# Description of the task
Write down each entry again, exactly as it reads.

# The input
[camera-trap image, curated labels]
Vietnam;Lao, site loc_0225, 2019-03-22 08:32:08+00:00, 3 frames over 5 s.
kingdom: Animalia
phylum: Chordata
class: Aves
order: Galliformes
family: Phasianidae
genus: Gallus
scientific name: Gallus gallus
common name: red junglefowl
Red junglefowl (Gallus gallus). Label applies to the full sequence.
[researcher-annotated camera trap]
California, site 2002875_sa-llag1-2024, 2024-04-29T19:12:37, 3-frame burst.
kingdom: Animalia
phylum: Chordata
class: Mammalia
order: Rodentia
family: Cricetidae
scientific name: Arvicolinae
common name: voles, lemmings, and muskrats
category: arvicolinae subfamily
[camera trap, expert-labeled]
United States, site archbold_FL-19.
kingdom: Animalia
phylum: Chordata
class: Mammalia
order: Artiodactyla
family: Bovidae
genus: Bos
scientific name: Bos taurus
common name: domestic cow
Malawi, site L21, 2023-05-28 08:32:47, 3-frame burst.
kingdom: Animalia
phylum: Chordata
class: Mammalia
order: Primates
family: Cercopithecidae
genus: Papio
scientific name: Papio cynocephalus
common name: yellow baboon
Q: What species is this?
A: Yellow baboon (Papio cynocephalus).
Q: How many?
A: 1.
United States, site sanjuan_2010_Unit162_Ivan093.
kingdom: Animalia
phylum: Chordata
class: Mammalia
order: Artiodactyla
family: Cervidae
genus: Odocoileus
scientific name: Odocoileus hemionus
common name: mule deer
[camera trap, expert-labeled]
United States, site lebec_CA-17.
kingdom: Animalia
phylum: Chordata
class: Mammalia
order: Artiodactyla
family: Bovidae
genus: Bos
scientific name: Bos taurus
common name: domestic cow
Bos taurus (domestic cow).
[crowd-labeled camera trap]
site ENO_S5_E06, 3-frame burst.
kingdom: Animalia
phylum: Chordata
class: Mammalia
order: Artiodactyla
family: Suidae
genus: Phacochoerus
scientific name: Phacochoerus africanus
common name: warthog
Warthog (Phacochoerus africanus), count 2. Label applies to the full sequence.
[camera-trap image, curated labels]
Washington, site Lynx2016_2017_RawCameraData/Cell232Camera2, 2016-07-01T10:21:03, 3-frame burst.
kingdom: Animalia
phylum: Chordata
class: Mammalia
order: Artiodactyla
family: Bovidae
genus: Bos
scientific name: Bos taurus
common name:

# Solution for this task
[camera-trap image, curated labels]
Vietnam;Lao, site loc_0225, 2019-03-22 08:32:08+00:00, 3 frames over 5 s.
kingdom: Animalia
phylum: Chordata
class: Aves
order: Galliformes
family: Phasianidae
genus: Gallus
scientific name: Gallus gallus
common name: red junglefowl
Red junglefowl (Gallus gallus). Label applies to the full sequence.
[researcher-annotated camera trap]
California, site 2002875_sa-llag1-2024, 2024-04-29T19:12:37, 3-frame burst.
kingdom: Animalia
phylum: Chordata
class: Mammalia
order: Rodentia
family: Cricetidae
scientific name: Arvicolinae
common name: voles, lemmings, and muskrats
category: arvicolinae subfamily
[camera trap, expert-labeled]
United States, site archbold_FL-19.
kingdom: Animalia
phylum: Chordata
class: Mammalia
order: Artiodactyla
family: Bovidae
genus: Bos
scientific name: Bos taurus
common name: domestic cow
Malawi, site L21, 2023-05-28 08:32:47, 3-frame burst.
kingdom: Animalia
phylum: Chordata
class: Mammalia
order: Primates
family: Cercopithecidae
genus: Papio
scientific name: Papio cynocephalus
common name: yellow baboon
Q: What species is this?
A: Yellow baboon (Papio cynocephalus).
Q: How many?
A: 1.
United States, site sanjuan_2010_Unit162_Ivan093.
kingdom: Animalia
phylum: Chordata
class: Mammalia
order: Artiodactyla
family: Cervidae
genus: Odocoileus
scientific name: Odocoileus hemionus
common name: mule deer
[camera trap, expert-labeled]
United States, site lebec_CA-17.
kingdom: Animalia
phylum: Chordata
class: Mammalia
order: Artiodactyla
family: Bovidae
genus: Bos
scientific name: Bos taurus
common name: domestic cow
Bos taurus (domestic cow).
[crowd-labeled camera trap]
site ENO_S5_E06, 3-frame burst.
kingdom: Animalia
phylum: Chordata
class: Mammalia
order: Artiodactyla
family: Suidae
genus: Phacochoerus
scientific name: Phacochoerus africanus
common name: warthog
Warthog (Phacochoerus africanus), count 2. Label applies to the full sequence.
[camera-trap image, curated labels]
Washington, site Lynx2016_2017_RawCameraData/Cell232Camera2, 2016-07-01T10:21:03, 3-frame burst.
kingdom: Animalia
phylum: Chordata
class: Mammalia
order: Artiodactyla
family: Bovidae
genus: Bos
scientific name: Bos taurus
common name:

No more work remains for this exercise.